Since we had done this two times before I wasn't too nervous about it, until the night before and then I got emotional. I didn't really think anything would go wrong but it was still an emotional time and I just felt bad for him. He's gone through a lot of tough stuff for a guy his age and I felt bad that he had to experience more. But the anesthesiologist called me the night before to go over everything and that helped calm me down a little. He went in early in the morning and got put under and got the scope done. Upon initial inspection the doctor said everything looked good. I was confused. Like looked good there were no problems? No reflux? What does that mean?
Last we checked there were no ulcers anymore and no precancerous cells but he still had reflux. The opening to his stomach was also wide open and we were worried it would have to be fixed with surgery.

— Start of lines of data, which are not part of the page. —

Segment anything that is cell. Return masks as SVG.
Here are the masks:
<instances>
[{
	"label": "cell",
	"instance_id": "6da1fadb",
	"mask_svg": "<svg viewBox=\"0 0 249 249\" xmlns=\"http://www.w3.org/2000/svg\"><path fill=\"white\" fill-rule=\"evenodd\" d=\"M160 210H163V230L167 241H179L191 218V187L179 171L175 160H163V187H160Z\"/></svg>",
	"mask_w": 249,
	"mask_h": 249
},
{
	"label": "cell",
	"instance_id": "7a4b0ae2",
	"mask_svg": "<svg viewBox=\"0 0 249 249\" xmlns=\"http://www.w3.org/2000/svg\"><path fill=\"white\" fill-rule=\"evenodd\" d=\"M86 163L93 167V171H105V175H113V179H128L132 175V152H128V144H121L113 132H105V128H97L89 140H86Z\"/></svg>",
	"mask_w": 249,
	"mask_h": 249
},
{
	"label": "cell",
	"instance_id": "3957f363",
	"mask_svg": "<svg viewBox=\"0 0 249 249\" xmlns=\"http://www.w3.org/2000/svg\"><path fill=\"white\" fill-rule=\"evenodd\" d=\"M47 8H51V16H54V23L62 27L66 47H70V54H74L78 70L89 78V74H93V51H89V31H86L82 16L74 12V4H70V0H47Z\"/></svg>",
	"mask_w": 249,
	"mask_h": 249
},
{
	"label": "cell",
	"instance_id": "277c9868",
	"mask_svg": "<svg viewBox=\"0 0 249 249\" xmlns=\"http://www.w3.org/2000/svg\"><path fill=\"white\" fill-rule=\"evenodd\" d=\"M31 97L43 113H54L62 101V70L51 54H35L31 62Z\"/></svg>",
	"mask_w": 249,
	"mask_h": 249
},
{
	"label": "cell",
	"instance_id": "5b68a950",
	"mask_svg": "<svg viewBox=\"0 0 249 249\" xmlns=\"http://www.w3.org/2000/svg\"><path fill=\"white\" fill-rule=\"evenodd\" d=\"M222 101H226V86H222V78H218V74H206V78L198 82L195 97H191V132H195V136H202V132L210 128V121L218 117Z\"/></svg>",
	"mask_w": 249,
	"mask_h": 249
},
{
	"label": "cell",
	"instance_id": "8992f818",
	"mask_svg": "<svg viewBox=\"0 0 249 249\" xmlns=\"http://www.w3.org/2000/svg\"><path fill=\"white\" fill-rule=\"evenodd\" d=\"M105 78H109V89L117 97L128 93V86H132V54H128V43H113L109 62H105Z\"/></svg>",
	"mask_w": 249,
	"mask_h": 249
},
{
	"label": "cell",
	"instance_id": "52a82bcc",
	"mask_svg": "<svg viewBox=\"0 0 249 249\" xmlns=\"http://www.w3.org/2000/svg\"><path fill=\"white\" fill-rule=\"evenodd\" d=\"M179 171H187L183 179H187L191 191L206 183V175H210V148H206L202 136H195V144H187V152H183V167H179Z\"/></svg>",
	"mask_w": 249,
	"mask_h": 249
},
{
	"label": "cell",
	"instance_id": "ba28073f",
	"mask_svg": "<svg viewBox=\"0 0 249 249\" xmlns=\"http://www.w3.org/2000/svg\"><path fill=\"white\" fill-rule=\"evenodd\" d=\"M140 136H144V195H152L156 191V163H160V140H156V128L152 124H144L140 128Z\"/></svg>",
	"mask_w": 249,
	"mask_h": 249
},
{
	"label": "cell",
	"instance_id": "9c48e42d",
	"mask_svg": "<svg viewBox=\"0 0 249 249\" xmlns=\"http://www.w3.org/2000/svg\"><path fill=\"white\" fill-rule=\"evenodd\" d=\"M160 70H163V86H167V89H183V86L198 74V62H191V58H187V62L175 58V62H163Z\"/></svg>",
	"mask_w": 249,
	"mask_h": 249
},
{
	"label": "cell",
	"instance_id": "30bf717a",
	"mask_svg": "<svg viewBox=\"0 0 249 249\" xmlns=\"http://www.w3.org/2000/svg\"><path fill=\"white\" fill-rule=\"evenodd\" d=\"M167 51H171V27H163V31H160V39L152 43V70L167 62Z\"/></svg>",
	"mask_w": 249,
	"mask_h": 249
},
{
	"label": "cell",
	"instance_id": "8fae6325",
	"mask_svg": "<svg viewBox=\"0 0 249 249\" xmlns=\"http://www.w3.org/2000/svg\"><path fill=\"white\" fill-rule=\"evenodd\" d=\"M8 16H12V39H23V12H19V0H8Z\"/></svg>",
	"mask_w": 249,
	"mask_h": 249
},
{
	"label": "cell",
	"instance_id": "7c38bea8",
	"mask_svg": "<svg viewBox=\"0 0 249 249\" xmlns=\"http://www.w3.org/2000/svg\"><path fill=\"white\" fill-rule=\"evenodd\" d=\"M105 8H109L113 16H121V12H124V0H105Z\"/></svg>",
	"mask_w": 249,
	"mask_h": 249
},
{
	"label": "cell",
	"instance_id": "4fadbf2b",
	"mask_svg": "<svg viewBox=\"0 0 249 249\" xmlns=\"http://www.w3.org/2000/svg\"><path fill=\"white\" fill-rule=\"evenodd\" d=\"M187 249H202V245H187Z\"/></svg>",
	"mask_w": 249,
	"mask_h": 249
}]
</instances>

That was what we knew with our last scope done in 2015.
But this time he didn't see any evidence of "pathological acid reflux." I was shocked. He had been on this medicine for four years and it was so bad it was changing the lining of his esophagus. The doctor still wanted to see information the probe would give before we developed a new plan for his treatment.
So while he was under they stuck a tube down his nose and throat and into his stomach. Attached to the probe on the outside was a machine where we recorded when Oskar ate and laid down. There was also something attached the internal end that measured reflux episodes so we could have an accurate picture of how much reflux he was experiencing. When he woke up from the anesthesia and the probe was in his body he lost it. He threw a fit and told all the nurses he hated them. Joel said it reminded him of when I was in labor. But after he fully woke up he did much better with the probe and hardly complained about it the whole 24 hours.
The doctor called me at the end of the week to give me the whole prognosis. The short of it is that he doesn't have reflux anymore! It was so crazy and a complete miracle. There was evidence of some very mild allergic reaction in his upper esophagus but that was it. I couldn't believe it. So now we're very slowly weaning him off the medicine and as long as he doesn't have any resurgence of symptoms we don't ever have to worry about it again. I'm still quite overwhelmed by it all. Half of the stress that I'm feeling about his health problems have just been taken away, and that is no small thing. I'm so so grateful he's better and am thankful for all the prayers and fasting by friends and family for him this time and over the years.